The call for papers challenged scholars to consider how speculative fictions invoke and alter the biblical apocalyptic narrative, and the relationships established between the nature of the cataclysm and the type of society arising afterward. How and to what ends do utopias or dystopias treat questions of race, gender, politics, sexualities, etc.? Is it still possible to speak of “utopia” and “dystopia”?

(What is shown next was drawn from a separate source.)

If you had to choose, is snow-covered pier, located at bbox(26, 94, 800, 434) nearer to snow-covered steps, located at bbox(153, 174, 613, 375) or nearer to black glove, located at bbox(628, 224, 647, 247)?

Apocalyptic literature during antiquity presented many themes of a cataclysmic event, but this event was typically fantastical in origin, often the result of adversarial characters or an embodiment of evil. And even then, there were varying interpretations of these eschatological events. Modern, mainstream apocalyptic literature focuses less on the religious or mythological themes and more on world-ending events that are relevant to modern society's own mythos. The type of society in post-apocalyptic biblical literature is a reflection of that time, often containing elements of political unrest during that period of time.
Something similar can be said about utopian and dystopian societies in classic or ancient literature. They are a reflection of that culture. In modern society, perhaps in Western society, utopian and dystopian literature will also be a reflection of writers' ideologies and the ideas and themes they're exposed to. These themes can be fascinating to explore due to the ingroup/outgroup themes they present. In many ways, no matter the time or era, there is a form of othering when it comes to both utopian and dystopian literature, depending on one's perspective. How we envision these worlds has a lot to do with our own cognitive biases -- implicit and explicit.